Pour Suzanne Zahredine, en hommage amical

   De quelque jumelle que l’on regarde le monde occidental, nous observons un net recul des idéologies naguère mobilisatrices d’énergies, une sécularisation galopante, une laïcisation de nos sociétés, une forme d’individualisme relativiste. Cette profonde mutation récente due aux progrès fulgurants de la science, a d’autre part fait passer la raison de la soumission au réel à la responsabilité solidaire de son histoire.

Le paradoxe, c’est que cette prise de conscience collective s’accompagne dans le même temps d’un aveuglement, qui en vient à affirmer des préjugés sans souci de vérification de la vérité. C’est en vertu de ce « vérisme » qui ne doute pas, que se développe le complotisme, le révisionnisme, les fake-news.   

Le risque majeur si on laisse faire, selon moi, est de réduire l’homme au statut d’objet, d’éliminer en conséquence son contenu spirituel et humain, reléguant dans les marges de la société la relation interpersonnelle, le rapport à autrui, et toutes choses qui introduisent d’emblée dans la région du sens.

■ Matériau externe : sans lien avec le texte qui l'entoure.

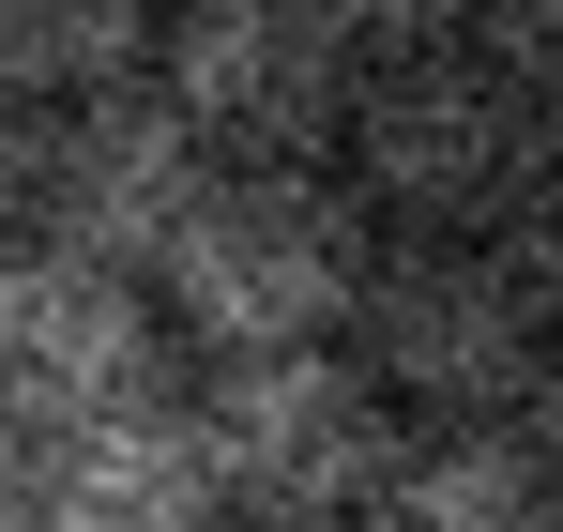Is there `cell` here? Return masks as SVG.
Segmentation results:
<instances>
[{
	"instance_id": "8",
	"label": "cell",
	"mask_w": 563,
	"mask_h": 532,
	"mask_svg": "<svg viewBox=\"0 0 563 532\" xmlns=\"http://www.w3.org/2000/svg\"><path fill=\"white\" fill-rule=\"evenodd\" d=\"M31 532H229L198 411L184 396H122L92 426H46L31 442Z\"/></svg>"
},
{
	"instance_id": "4",
	"label": "cell",
	"mask_w": 563,
	"mask_h": 532,
	"mask_svg": "<svg viewBox=\"0 0 563 532\" xmlns=\"http://www.w3.org/2000/svg\"><path fill=\"white\" fill-rule=\"evenodd\" d=\"M351 15L335 0H168L153 91L213 168H320V137L351 122Z\"/></svg>"
},
{
	"instance_id": "5",
	"label": "cell",
	"mask_w": 563,
	"mask_h": 532,
	"mask_svg": "<svg viewBox=\"0 0 563 532\" xmlns=\"http://www.w3.org/2000/svg\"><path fill=\"white\" fill-rule=\"evenodd\" d=\"M335 351L396 396V426H503L533 351H549V320L503 274V244H396V259H366Z\"/></svg>"
},
{
	"instance_id": "11",
	"label": "cell",
	"mask_w": 563,
	"mask_h": 532,
	"mask_svg": "<svg viewBox=\"0 0 563 532\" xmlns=\"http://www.w3.org/2000/svg\"><path fill=\"white\" fill-rule=\"evenodd\" d=\"M335 15H351V46H457L487 0H335Z\"/></svg>"
},
{
	"instance_id": "7",
	"label": "cell",
	"mask_w": 563,
	"mask_h": 532,
	"mask_svg": "<svg viewBox=\"0 0 563 532\" xmlns=\"http://www.w3.org/2000/svg\"><path fill=\"white\" fill-rule=\"evenodd\" d=\"M198 182H213V153L168 122L153 77L137 91H77V107H46V137H31V229L77 244V259H107V274H153Z\"/></svg>"
},
{
	"instance_id": "6",
	"label": "cell",
	"mask_w": 563,
	"mask_h": 532,
	"mask_svg": "<svg viewBox=\"0 0 563 532\" xmlns=\"http://www.w3.org/2000/svg\"><path fill=\"white\" fill-rule=\"evenodd\" d=\"M122 396H168V320H153V274H107L46 229L0 244V426L46 442V426H92Z\"/></svg>"
},
{
	"instance_id": "14",
	"label": "cell",
	"mask_w": 563,
	"mask_h": 532,
	"mask_svg": "<svg viewBox=\"0 0 563 532\" xmlns=\"http://www.w3.org/2000/svg\"><path fill=\"white\" fill-rule=\"evenodd\" d=\"M0 532H31V442L0 426Z\"/></svg>"
},
{
	"instance_id": "10",
	"label": "cell",
	"mask_w": 563,
	"mask_h": 532,
	"mask_svg": "<svg viewBox=\"0 0 563 532\" xmlns=\"http://www.w3.org/2000/svg\"><path fill=\"white\" fill-rule=\"evenodd\" d=\"M153 31H168V0H0V77L31 91V107L137 91L153 77Z\"/></svg>"
},
{
	"instance_id": "9",
	"label": "cell",
	"mask_w": 563,
	"mask_h": 532,
	"mask_svg": "<svg viewBox=\"0 0 563 532\" xmlns=\"http://www.w3.org/2000/svg\"><path fill=\"white\" fill-rule=\"evenodd\" d=\"M351 532H563V502L518 456V426H411Z\"/></svg>"
},
{
	"instance_id": "3",
	"label": "cell",
	"mask_w": 563,
	"mask_h": 532,
	"mask_svg": "<svg viewBox=\"0 0 563 532\" xmlns=\"http://www.w3.org/2000/svg\"><path fill=\"white\" fill-rule=\"evenodd\" d=\"M533 153H549V122L472 62V31L457 46H366L351 122H335V182L366 213H411L427 244H487V213L533 182Z\"/></svg>"
},
{
	"instance_id": "13",
	"label": "cell",
	"mask_w": 563,
	"mask_h": 532,
	"mask_svg": "<svg viewBox=\"0 0 563 532\" xmlns=\"http://www.w3.org/2000/svg\"><path fill=\"white\" fill-rule=\"evenodd\" d=\"M31 137H46V107H31V91L0 77V244L31 229Z\"/></svg>"
},
{
	"instance_id": "12",
	"label": "cell",
	"mask_w": 563,
	"mask_h": 532,
	"mask_svg": "<svg viewBox=\"0 0 563 532\" xmlns=\"http://www.w3.org/2000/svg\"><path fill=\"white\" fill-rule=\"evenodd\" d=\"M503 426H518V456L549 472V502H563V335L533 351V380H518V411H503Z\"/></svg>"
},
{
	"instance_id": "1",
	"label": "cell",
	"mask_w": 563,
	"mask_h": 532,
	"mask_svg": "<svg viewBox=\"0 0 563 532\" xmlns=\"http://www.w3.org/2000/svg\"><path fill=\"white\" fill-rule=\"evenodd\" d=\"M366 198L335 168H213L153 259V320L198 365H260V351H320L351 335V289H366Z\"/></svg>"
},
{
	"instance_id": "2",
	"label": "cell",
	"mask_w": 563,
	"mask_h": 532,
	"mask_svg": "<svg viewBox=\"0 0 563 532\" xmlns=\"http://www.w3.org/2000/svg\"><path fill=\"white\" fill-rule=\"evenodd\" d=\"M198 411V456H213V502L244 532H351L380 502V472H396V396H380L366 365L335 351H260V365H213L184 396Z\"/></svg>"
}]
</instances>
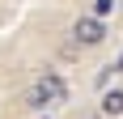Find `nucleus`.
<instances>
[{
  "label": "nucleus",
  "instance_id": "obj_1",
  "mask_svg": "<svg viewBox=\"0 0 123 119\" xmlns=\"http://www.w3.org/2000/svg\"><path fill=\"white\" fill-rule=\"evenodd\" d=\"M60 102H68V85L55 72H43L30 85V94H25V106H34V111H51V106H60Z\"/></svg>",
  "mask_w": 123,
  "mask_h": 119
},
{
  "label": "nucleus",
  "instance_id": "obj_2",
  "mask_svg": "<svg viewBox=\"0 0 123 119\" xmlns=\"http://www.w3.org/2000/svg\"><path fill=\"white\" fill-rule=\"evenodd\" d=\"M72 38L81 43V47H98L102 38H106V21H98V17H76Z\"/></svg>",
  "mask_w": 123,
  "mask_h": 119
},
{
  "label": "nucleus",
  "instance_id": "obj_3",
  "mask_svg": "<svg viewBox=\"0 0 123 119\" xmlns=\"http://www.w3.org/2000/svg\"><path fill=\"white\" fill-rule=\"evenodd\" d=\"M102 115H123V89H111L102 98Z\"/></svg>",
  "mask_w": 123,
  "mask_h": 119
},
{
  "label": "nucleus",
  "instance_id": "obj_4",
  "mask_svg": "<svg viewBox=\"0 0 123 119\" xmlns=\"http://www.w3.org/2000/svg\"><path fill=\"white\" fill-rule=\"evenodd\" d=\"M111 13H115V0H93V17L98 21H106Z\"/></svg>",
  "mask_w": 123,
  "mask_h": 119
},
{
  "label": "nucleus",
  "instance_id": "obj_5",
  "mask_svg": "<svg viewBox=\"0 0 123 119\" xmlns=\"http://www.w3.org/2000/svg\"><path fill=\"white\" fill-rule=\"evenodd\" d=\"M111 68H115V72H119V68H123V55H119V60H115V64H111Z\"/></svg>",
  "mask_w": 123,
  "mask_h": 119
}]
</instances>
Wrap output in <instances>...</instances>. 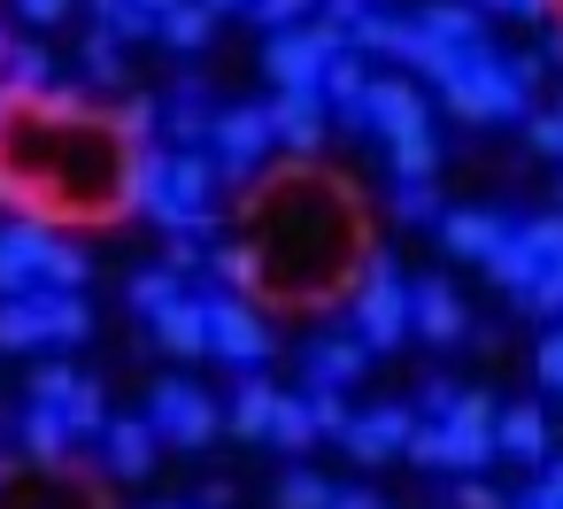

Il y a, toujours selon moi, urgence pour chacun à se pencher non pas sur l’éthique dans sa nature, mais sur son éthique propre dans son application. Autrement dit : vers quel comportement social je suis porté à adopter ma foi en Jésus-Christ ? Cette question se pose face aux graves défis du présent posés par l’inédit des problèmes. Cette démarche éthique donne le coup d’envoi à mon procès d’humanisation. Qu’ai-je fait de mon frère ?  

La question amorce le concept de responsabilité qui engage la libre assomption par chacun de son action, de sa parole, de son attitude et de ses conséquences. L’humanité de l’autre homme me regarde parce qu’elle est la mienne. La responsabilité donne alors sens à la démarche éthique.

En sa spécificité chrétienne, l’éthique renvoie à une transcendance à laquelle nous donnons un nom que nous tenons de la Révélation. De sorte que notre adhésion à l’Évangile anime notre charité et inspire nos réponses à donner dans le concret des situations inédites. Nous sommes appelés, par la pâque du Christ, à tendre la main à l’autre. Qu’il soit Crésus ou bien Job, malade ou soignant, la charité engage la responsabilité de chacun pour chacun. Elle est sans frontières et se porte d’abord vers l’urgence. Elle est don de Dieu, à exploiter, elle vise l’autre pour lui-même et se rapporte à cet autre au lieu de se rapporter à soi-même.

On aura compris mon invitation à réfléchir, en chrétien, à la permanence de la question éthique, réveillée par la situation sanitaire actuelle vis à vis de laquelle des troupeaux, parfois même des chrétiens, s’en vont suivre tous les Panurge démagogues irréfléchis.